[Excerpt from a dataset]
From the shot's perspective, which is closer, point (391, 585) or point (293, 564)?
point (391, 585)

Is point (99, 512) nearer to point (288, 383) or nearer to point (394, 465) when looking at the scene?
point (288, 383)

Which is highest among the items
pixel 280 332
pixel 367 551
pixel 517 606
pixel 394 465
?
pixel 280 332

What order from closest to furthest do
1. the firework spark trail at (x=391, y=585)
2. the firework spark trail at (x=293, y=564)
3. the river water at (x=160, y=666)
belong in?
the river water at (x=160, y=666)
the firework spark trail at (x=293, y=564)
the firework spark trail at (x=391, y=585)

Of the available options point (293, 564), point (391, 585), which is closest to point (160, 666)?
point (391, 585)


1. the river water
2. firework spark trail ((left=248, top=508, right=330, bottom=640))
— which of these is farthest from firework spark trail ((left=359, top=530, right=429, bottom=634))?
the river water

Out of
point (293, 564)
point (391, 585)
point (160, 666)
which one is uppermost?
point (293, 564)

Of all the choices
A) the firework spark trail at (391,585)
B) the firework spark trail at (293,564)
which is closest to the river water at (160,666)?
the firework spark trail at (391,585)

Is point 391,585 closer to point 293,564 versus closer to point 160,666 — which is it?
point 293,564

=== What is being asked ===
Copy each line of the data exactly, leaving nothing out.

=== Solution to this exercise ===
From the shot's perspective, which is closer, point (391, 585) or point (293, 564)?
point (391, 585)

Is point (99, 512) nearer to point (288, 383) or nearer to point (394, 465) when looking at the scene?
point (288, 383)

Which is highest among the items
pixel 280 332
pixel 367 551
pixel 517 606
pixel 394 465
?
pixel 280 332

What order from closest to furthest do
1. the firework spark trail at (x=391, y=585)
2. the firework spark trail at (x=293, y=564)
3. the river water at (x=160, y=666)
belong in?
the river water at (x=160, y=666)
the firework spark trail at (x=293, y=564)
the firework spark trail at (x=391, y=585)

Of the available options point (293, 564), point (391, 585), which is closest to point (160, 666)?
point (391, 585)


1. the river water
2. firework spark trail ((left=248, top=508, right=330, bottom=640))
— which of these is farthest from firework spark trail ((left=359, top=530, right=429, bottom=634))?
the river water

Out of
point (293, 564)
point (391, 585)
point (160, 666)
which one is uppermost?
point (293, 564)

Of all the choices
A) the firework spark trail at (391,585)
B) the firework spark trail at (293,564)
which is closest to the river water at (160,666)?
the firework spark trail at (391,585)

Is point 391,585 closer to point 293,564 versus closer to point 160,666 — which is it?
point 293,564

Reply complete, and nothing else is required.